Exaggerated claims as a scare tactic: In an op-ed piece in The Christian Science Monitor Lt. Gen. Norman Seip, US Air Force (retired) says that “cutting investments in long-term solutions like alternative fuels and energy efficiency will cost the military and all of us dearly in the future – in money and in lives.” Energy efficiency maybe, but the part on biofuels has nothing to do with saving lives. The convoys in Afghanistan will still be attacked whether they carry biofuels or conventional oil. The US Department of Defense can meet its fuel supply needs more effectively by using petroleum products more efficiently and protecting major transit corridors than by embracing synthetic fuels, the RAND researchers concluded in the June 19 report.

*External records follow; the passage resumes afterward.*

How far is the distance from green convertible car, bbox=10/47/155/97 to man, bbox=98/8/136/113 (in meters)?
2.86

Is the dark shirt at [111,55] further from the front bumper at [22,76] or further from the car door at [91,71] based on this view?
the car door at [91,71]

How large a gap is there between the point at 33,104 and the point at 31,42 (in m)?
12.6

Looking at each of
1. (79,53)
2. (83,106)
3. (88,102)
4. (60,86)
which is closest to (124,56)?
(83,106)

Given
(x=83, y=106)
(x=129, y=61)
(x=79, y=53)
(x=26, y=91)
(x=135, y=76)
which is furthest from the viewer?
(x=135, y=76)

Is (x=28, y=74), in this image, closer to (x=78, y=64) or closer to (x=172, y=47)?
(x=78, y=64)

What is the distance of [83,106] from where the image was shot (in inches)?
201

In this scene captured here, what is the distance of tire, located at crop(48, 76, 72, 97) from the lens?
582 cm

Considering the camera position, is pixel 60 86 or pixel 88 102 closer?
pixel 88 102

The list goes on but this article has become too long. So, I stop here. To be continued, perhaps.
By the way, in early July 2012, USAF A10 Test Flight Powered by Gevo Inc’s (, a Colorado biofuels company) Alcohol-to-Jet Fuel came with a price tag of $59 a gallon. 11,000 gallons purchased were so expensive because they were from a small demonstration plant which only produces 7,500-8,000 gallons a month. For some, only a few cents extra!

As I repeatedly argued on my blog the US military should get its energy priorities right. As far as biofuels are concerned it might be doing the right thing but unfortunately for wrong or unjustifiable reasons at a wrong time with too much money.